A 2020 report from the Environmental Working Group found high levels of nitrates in the tap water of more than 4,000 public water systems in California, Illinois, Iowa, Kansas, Maryland, Nebraska, Oklahoma, Pennsylvania, Texas and Wisconsin.

The US Geological Survey found high levels of nitrates (orange and red) in groundwater from New England to the West Coast.
USGS

Alarmingly, those water systems supply tap water for more than 45 million Americans. The EWG report also revealed that nitrate contamination is getting worse over the years in many communities.

The Safe Drinking Water Act, signed into law by President Gerald Ford in 1974, established the legal limit for nitrate in drinking water is 10 mg/L. But since then, new research has found an increased risk of colorectal cancer, thyroid disease and neural tube birth defects at levels of 5 mg/L.

“There’s been a lot of new research making a strong, compelling case that even at nitrate levels that are much lower than 10 parts per million you’re seeing these increased risks,” said Mathewson. “There needs to be greater awareness. The science is out there.”

Most of the drinking water wells along Dodge County Road B in Minnesota have high levels of nitrates.
Keith Schneider / Circle of Blue

The $27 billion fertilizer industry, however, is pushing back: In 2017, the Fertilizer Institute stated, “The US Agency for Toxic Substances and Disease Registry does not characterize nitrate as a carcinogen.”

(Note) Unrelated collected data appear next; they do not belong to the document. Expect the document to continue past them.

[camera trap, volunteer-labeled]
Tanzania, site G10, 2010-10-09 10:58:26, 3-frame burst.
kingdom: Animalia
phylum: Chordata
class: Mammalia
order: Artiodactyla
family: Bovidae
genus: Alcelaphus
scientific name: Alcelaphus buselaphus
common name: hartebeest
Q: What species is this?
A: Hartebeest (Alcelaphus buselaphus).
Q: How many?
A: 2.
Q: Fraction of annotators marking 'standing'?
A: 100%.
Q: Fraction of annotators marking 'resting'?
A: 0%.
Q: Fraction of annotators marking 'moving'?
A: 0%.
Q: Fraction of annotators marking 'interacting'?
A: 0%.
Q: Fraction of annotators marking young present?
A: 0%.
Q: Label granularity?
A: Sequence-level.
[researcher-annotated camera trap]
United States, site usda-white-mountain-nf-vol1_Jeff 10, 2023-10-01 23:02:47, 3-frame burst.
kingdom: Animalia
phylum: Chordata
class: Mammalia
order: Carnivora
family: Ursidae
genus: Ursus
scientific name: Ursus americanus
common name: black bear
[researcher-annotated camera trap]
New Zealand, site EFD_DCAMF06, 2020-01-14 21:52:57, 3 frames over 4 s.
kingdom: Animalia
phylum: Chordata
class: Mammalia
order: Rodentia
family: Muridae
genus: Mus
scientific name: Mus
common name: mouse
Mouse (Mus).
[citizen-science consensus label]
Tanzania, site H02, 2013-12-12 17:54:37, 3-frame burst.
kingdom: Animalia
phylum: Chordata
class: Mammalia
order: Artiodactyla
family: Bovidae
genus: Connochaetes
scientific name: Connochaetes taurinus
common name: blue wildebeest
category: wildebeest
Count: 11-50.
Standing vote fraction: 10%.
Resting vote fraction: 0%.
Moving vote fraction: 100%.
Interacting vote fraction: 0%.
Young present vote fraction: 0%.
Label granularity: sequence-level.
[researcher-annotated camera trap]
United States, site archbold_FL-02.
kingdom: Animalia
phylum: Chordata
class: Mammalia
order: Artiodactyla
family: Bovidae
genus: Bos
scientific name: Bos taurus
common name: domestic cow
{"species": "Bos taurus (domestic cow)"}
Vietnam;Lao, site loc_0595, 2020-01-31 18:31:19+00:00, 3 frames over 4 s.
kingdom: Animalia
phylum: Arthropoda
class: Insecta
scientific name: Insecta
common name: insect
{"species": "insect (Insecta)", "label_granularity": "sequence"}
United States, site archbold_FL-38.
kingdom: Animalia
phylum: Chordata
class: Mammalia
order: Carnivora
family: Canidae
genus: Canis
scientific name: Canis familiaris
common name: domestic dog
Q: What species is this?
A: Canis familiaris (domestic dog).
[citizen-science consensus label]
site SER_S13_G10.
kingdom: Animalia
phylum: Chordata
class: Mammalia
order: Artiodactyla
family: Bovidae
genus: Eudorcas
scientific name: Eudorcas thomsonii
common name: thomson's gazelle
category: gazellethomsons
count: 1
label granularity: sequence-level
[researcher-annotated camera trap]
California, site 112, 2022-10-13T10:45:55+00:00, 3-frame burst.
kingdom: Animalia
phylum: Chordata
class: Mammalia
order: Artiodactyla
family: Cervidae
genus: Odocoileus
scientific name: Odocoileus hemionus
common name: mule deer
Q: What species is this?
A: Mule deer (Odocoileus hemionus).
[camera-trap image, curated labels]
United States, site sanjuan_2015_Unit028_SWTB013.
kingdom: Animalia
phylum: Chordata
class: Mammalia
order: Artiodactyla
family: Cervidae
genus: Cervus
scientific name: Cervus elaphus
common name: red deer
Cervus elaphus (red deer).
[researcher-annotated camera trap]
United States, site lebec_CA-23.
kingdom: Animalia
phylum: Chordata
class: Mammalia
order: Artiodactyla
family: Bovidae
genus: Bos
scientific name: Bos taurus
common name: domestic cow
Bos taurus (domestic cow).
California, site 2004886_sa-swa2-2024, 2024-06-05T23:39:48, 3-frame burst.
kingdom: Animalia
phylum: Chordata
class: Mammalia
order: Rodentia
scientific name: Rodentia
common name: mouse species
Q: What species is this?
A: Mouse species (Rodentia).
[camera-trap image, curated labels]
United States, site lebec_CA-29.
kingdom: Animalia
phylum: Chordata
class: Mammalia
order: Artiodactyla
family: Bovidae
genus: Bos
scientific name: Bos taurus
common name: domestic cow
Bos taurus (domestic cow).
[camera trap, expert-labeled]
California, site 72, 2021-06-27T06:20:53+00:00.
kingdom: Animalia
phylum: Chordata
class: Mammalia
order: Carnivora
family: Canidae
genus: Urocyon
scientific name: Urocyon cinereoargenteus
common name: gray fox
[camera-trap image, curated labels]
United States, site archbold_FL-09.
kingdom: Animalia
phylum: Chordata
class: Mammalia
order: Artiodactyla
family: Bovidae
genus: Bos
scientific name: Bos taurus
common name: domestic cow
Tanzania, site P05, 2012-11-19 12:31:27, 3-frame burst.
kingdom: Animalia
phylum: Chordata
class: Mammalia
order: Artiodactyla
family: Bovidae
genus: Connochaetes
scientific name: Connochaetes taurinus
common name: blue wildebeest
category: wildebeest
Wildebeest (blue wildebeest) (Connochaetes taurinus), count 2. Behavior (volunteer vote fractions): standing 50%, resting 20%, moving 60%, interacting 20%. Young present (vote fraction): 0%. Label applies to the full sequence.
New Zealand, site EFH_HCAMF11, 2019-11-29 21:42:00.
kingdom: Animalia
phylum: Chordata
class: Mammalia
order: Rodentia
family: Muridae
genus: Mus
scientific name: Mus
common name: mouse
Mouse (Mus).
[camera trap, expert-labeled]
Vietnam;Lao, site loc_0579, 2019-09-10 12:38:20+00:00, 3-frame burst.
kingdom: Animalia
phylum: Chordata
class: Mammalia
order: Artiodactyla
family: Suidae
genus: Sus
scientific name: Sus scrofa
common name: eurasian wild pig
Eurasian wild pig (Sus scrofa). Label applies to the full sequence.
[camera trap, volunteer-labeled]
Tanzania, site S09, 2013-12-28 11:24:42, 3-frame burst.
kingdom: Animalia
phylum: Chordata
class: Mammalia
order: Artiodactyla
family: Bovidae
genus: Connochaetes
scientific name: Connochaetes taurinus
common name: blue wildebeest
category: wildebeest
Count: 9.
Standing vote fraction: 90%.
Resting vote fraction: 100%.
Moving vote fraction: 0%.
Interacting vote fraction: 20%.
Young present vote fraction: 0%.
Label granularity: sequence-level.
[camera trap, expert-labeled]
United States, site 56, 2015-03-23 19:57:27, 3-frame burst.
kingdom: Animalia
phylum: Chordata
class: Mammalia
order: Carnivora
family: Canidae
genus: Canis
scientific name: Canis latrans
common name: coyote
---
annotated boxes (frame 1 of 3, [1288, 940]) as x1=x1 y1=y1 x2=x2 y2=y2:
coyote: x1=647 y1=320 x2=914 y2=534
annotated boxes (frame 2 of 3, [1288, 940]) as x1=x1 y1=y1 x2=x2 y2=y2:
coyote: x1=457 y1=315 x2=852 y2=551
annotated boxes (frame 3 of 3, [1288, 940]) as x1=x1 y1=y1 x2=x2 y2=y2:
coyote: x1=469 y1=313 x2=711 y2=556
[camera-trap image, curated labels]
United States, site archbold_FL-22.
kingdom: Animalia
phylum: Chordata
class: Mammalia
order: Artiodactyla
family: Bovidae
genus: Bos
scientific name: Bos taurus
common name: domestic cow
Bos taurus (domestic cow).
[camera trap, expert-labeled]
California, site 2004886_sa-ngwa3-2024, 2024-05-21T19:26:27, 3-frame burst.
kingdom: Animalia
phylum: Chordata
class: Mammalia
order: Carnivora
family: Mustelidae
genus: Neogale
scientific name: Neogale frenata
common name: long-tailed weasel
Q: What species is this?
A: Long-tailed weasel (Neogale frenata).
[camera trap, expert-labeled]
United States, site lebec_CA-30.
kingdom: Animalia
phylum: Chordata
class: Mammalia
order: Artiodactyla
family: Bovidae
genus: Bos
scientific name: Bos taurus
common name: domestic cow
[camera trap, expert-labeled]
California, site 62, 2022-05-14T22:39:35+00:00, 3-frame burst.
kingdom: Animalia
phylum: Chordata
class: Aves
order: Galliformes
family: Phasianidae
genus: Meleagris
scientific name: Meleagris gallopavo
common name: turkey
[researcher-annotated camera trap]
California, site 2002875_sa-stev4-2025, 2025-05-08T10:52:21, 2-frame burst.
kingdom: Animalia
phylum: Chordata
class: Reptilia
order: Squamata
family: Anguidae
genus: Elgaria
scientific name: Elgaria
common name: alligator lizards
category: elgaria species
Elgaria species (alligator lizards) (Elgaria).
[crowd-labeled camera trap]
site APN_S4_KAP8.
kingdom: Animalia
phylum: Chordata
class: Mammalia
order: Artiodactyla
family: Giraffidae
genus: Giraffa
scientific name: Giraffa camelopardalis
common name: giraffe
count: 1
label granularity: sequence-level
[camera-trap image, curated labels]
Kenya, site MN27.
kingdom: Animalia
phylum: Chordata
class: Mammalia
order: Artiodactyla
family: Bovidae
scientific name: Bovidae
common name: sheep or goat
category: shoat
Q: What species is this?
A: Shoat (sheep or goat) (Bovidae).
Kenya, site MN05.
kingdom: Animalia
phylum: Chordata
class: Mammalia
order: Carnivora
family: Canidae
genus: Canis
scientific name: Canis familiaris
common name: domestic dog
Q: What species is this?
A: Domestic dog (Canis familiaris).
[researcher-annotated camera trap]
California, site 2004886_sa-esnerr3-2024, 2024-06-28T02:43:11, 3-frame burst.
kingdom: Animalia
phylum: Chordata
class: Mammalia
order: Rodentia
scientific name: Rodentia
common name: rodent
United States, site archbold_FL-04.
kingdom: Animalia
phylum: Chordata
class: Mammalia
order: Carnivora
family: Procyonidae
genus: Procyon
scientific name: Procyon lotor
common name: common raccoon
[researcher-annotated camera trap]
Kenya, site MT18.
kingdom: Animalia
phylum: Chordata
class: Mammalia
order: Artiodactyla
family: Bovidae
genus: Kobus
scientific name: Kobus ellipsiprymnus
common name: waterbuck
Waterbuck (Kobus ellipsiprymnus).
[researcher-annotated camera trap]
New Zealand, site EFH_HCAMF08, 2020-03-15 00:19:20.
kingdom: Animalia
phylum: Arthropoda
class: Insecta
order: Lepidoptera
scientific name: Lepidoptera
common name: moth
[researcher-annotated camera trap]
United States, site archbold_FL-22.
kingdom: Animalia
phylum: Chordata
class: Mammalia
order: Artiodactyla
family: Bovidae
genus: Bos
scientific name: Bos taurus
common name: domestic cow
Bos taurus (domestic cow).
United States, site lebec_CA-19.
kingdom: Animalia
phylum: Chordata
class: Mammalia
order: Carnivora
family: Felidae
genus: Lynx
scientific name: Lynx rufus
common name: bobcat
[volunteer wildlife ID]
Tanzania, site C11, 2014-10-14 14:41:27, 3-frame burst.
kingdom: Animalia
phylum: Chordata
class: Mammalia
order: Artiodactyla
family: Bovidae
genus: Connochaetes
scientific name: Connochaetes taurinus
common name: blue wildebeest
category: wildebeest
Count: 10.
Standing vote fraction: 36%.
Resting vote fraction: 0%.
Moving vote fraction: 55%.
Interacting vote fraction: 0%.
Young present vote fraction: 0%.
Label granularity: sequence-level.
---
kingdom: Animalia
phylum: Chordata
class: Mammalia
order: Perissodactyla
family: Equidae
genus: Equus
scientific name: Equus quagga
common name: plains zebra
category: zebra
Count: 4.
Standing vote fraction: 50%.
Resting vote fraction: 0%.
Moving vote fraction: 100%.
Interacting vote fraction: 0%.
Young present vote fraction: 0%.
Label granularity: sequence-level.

But back on County Road B, the drinking water in wells has typically exceeded the safe limit for nitrates: Nitrate levels in the well for the Glarner family — neighbors of the Bennerotte family — consistently tested at 11 ppm from 2002 to 2011.

Bonnie Glarner died in 2021 after developing breast cancer at age 35. Glarner’s son, Scott Glarner, developed non-Hodgkin lymphoma in 2005 at the age of 43 but survived.

“People talked about it,” said Scott, who has since moved away from Cancer Road. “People questioning, what’s up with the water? Because of all the cancer that people had up and down that road.”